Le rendez-vous avec l’artiste de 30 ans a été rapidement concrétisé (surprenant quand on sait que d’autres personnalités nettement moins médiatisées ne prennent même pas la peine de répondre à une demande d’interview). Assurément cette jeune chanteuse n’a pas pris un milligramme de grosse tête.

Saviez-vous que le chanteur californien Coolio, séduit par cette voix cassée, a retweeté le cover de Gangsta’s Paradise en affirmant que c’était le meilleur qu’il ait jamais entendu ? Qui peut en dire autant ?

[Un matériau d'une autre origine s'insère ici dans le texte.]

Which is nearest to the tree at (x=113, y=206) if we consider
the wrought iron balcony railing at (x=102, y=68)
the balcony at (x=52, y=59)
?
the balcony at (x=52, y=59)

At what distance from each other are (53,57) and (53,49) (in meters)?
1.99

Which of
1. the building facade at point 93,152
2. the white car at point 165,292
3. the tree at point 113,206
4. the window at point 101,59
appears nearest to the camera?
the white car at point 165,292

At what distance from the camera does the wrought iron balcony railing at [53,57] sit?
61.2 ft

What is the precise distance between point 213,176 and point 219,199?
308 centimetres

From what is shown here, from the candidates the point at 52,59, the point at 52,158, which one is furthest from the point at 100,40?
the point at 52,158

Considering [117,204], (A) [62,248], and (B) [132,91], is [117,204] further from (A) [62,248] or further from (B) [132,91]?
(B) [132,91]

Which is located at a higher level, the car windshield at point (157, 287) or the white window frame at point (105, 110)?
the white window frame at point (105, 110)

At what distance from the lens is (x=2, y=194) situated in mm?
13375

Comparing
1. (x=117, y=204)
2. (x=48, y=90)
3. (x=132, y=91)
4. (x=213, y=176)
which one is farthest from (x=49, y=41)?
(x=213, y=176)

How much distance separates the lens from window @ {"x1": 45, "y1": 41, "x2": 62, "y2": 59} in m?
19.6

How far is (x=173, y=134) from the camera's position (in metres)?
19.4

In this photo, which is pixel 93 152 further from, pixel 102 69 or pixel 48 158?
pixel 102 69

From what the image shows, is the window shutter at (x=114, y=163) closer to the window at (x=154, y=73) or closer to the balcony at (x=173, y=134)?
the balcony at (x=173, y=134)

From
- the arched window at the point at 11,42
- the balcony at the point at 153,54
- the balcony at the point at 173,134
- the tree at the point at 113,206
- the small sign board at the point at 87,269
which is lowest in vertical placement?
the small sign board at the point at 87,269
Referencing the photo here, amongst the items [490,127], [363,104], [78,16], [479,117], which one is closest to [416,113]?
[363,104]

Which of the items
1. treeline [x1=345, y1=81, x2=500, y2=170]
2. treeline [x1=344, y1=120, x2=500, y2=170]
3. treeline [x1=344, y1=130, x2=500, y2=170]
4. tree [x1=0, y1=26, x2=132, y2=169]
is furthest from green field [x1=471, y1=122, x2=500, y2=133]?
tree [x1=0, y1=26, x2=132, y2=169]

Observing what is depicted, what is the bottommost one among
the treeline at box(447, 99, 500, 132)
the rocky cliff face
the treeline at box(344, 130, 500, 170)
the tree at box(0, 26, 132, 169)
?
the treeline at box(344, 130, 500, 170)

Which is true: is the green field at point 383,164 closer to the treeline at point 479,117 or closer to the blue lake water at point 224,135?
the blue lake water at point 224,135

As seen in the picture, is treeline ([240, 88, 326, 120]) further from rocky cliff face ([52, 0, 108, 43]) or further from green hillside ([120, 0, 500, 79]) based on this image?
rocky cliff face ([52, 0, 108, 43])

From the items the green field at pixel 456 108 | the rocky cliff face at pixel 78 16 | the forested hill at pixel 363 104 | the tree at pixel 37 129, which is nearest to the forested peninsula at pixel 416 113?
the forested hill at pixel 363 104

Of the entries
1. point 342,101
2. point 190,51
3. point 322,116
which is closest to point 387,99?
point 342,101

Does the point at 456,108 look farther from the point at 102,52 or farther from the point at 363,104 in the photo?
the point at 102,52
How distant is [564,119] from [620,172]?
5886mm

Loin d’être une inconnue pour les amateurs de musique soul pop, c’est six ans après son premier single que sort l’album de la jeune Bruxelloise. Raw est à peine sorti qu’il entre déjà dans l’Ultratop.

Cette œuvre, travaillée dans les moindres détails, aux textes et musiques entièrement signés par Typh, est remplie de sensibilité. Définir Raw est difficile. Il demande à être dégusté comme les meilleurs vins pour en découvrir pas à pas les différentes influences et sonorités particulières qui font tout l’univers de Typh Barrow.

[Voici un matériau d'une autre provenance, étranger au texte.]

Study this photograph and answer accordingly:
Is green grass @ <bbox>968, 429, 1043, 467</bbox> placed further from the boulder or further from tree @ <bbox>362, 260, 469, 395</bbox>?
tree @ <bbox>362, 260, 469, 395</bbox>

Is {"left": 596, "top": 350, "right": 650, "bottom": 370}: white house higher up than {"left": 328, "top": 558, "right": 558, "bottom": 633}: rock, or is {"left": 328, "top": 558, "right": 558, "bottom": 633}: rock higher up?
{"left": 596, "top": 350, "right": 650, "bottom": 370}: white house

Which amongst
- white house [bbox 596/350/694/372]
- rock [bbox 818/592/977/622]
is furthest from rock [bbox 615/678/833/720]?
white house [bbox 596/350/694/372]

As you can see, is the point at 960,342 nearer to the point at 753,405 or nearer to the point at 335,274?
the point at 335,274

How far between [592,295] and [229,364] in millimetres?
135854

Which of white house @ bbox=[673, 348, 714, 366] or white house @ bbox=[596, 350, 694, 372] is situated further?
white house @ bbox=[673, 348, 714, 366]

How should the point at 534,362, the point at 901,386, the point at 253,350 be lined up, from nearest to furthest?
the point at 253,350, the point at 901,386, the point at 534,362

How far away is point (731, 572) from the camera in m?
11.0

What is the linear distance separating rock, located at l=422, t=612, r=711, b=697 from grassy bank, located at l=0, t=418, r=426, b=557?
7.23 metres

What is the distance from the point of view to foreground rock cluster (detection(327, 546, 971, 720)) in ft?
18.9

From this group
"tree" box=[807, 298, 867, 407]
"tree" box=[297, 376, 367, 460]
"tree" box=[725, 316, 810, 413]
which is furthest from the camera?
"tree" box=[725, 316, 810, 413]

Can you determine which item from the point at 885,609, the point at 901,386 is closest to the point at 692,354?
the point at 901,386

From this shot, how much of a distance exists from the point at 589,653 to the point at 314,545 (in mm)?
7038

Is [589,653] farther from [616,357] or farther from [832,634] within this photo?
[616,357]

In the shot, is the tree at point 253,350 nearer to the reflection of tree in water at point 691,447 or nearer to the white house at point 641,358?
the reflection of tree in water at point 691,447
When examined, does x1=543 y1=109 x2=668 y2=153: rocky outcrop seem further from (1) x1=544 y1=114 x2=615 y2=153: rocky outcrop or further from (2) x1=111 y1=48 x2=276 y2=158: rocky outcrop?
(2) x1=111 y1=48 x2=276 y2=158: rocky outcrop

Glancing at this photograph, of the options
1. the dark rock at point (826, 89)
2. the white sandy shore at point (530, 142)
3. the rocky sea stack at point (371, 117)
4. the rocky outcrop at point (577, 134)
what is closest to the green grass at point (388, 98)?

Sa voix de diva noire, tantôt émouvante tantôt fragile, tranche avec son look de jeune fille branchée aux yeux bleus. C’est sans tabou que cette solitaire nous livre les émotions qui sont les siennes. Et ce n’est pas parce qu’une partie de l’album a été enregistrée sur du matériel des années 60 qu’il n’est pas rempli de modernité, au contraire. Éclatant et musclé, Raw nous entraîne au fil des titres dans un crescendo musical aux ambiances mystérieuses et intemporelles.

On n’a pas fini d’entendre parler de cette jeune demoiselle, je vous le prédis.

Typh Barrow

On dit que c’est en cassant le tourne-disque de votre père que vous avez commencé à pratiquer votre passe-temps préféré, la musique. Est-ce la réalité ou une anecdote un peu enrobée ?

« J’avais déjà commencé la musique à l’âge de 5 ans. Mes parents m’avaient donné la chance d’apprendre le solfège. C’est un peu plus tard que j’ai découvert le vieux tourne-disque de mon père et que je suis tombée amoureuse de la voix de Stevie Wonder. En écoutant un de ses vinyles, j’ai cassé le bras du fameux tourne-disque. J’étais très jeune et je savais à peine comment il fonctionnait. Du coup, j’ai dû me cacher pour pouvoir l’utiliser. Ce n’est pas ce qui m’a donné le goût de la musique, mais c’est ce qui m’a donné l’admiration pour Stevie Wonder. C’est dans la musique anglo-saxonne des années 60-70 que j’ai baigné. Le blues, la soul, Miles Davis, Eric Clapton, BB King sont les musiques et les interprètes que j’écoutais. »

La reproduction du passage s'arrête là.